[[ Dataset excerpt open ]]

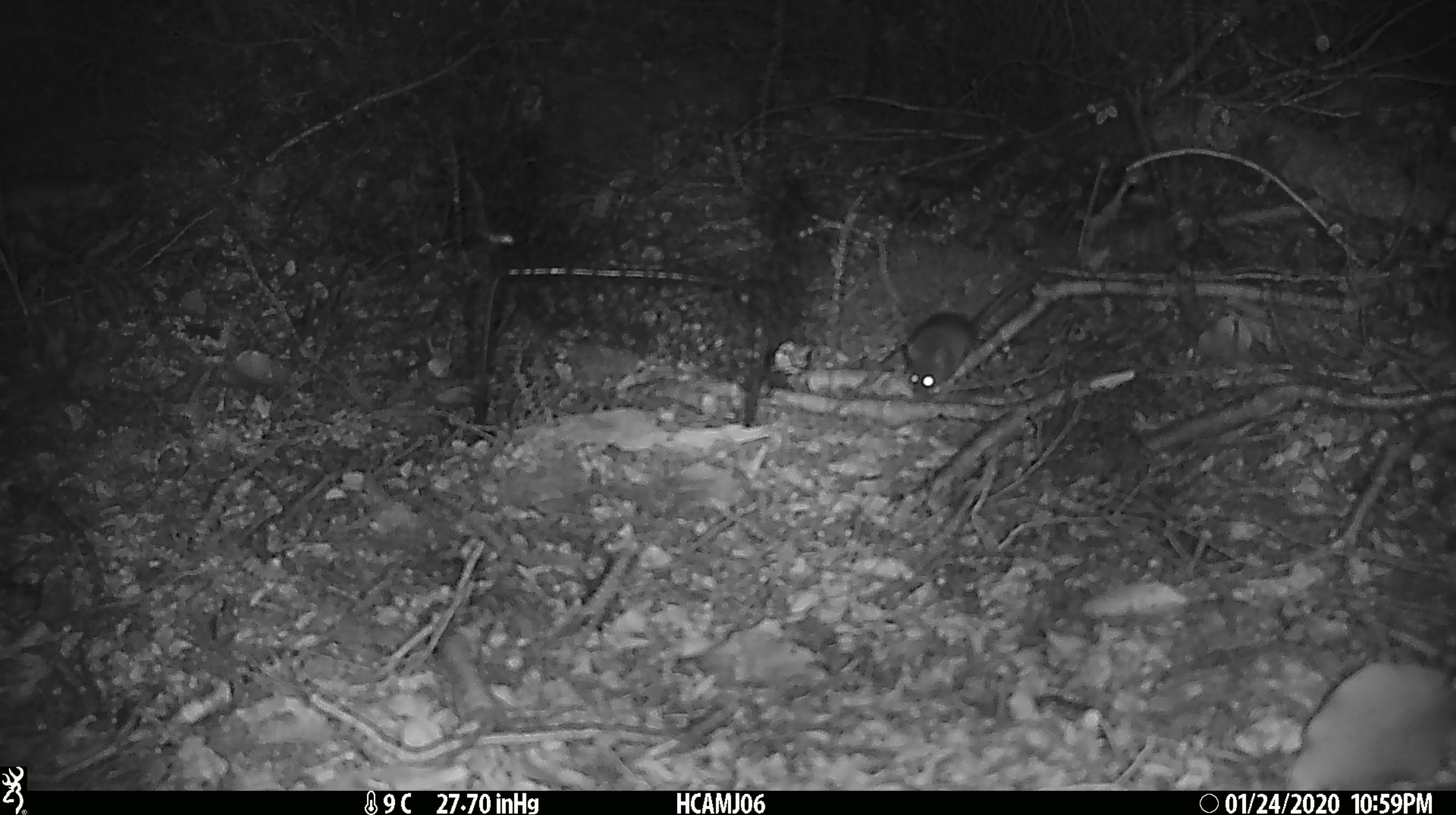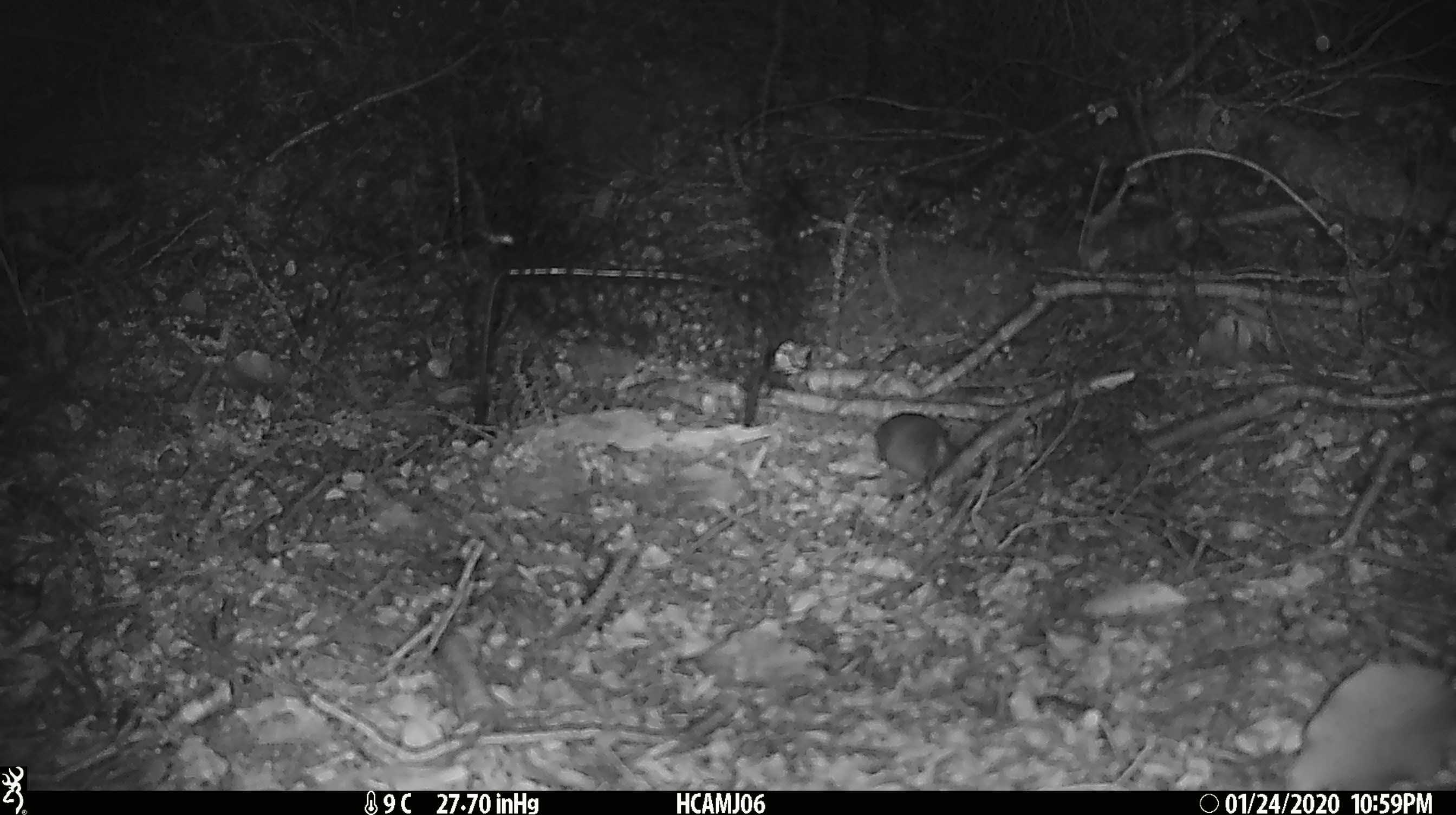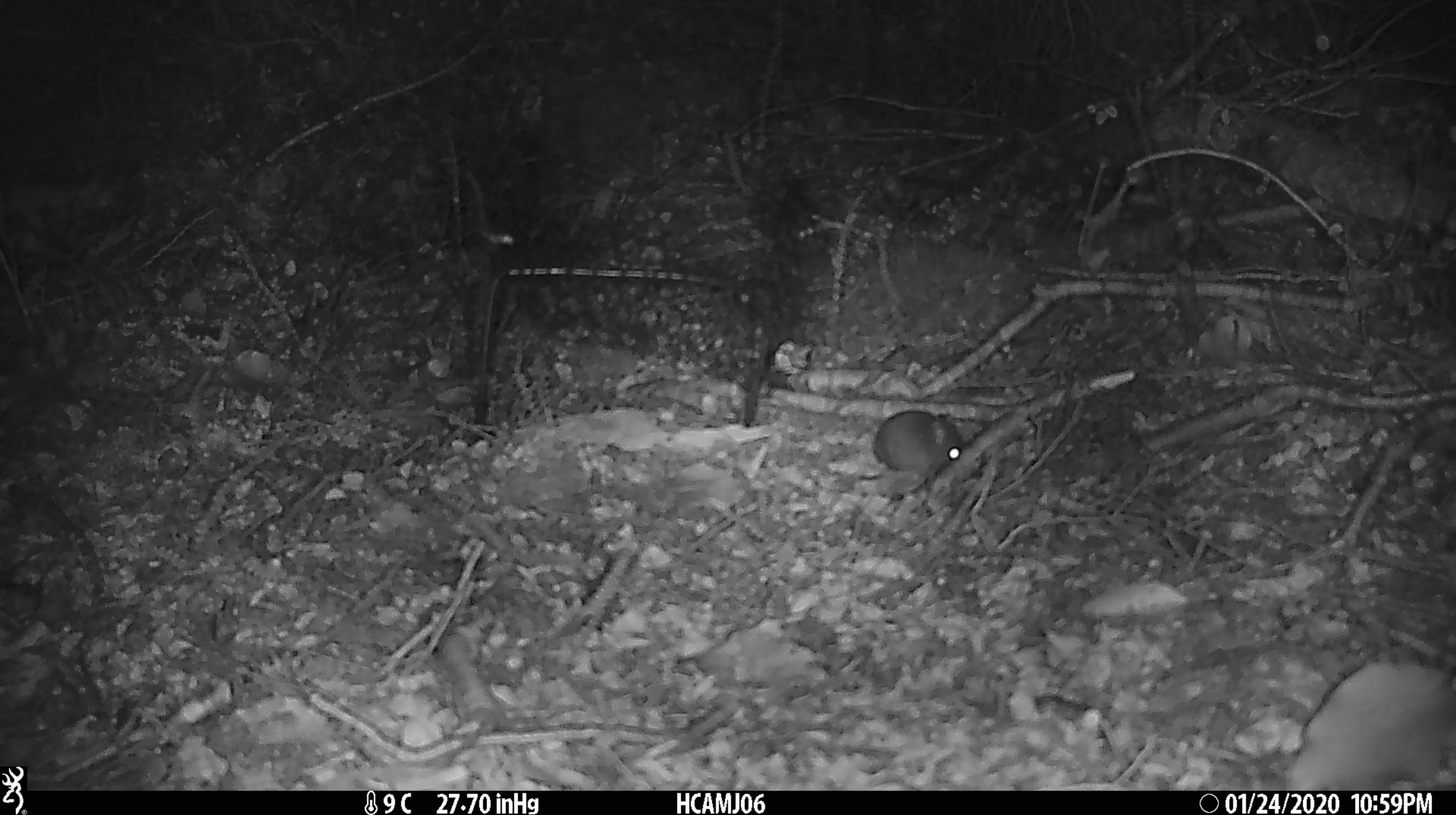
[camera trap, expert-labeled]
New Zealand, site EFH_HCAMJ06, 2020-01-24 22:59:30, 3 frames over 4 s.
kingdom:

[[ Dataset excerpt closed ]]

§ **To do**: Each line of the listing is to be retyped exactly, and its pictures are to be dropped.

§ **The answer**:
[camera trap, expert-labeled]
New Zealand, site EFH_HCAMJ06, 2020-01-24 22:59:30, 3 frames over 4 s.
kingdom:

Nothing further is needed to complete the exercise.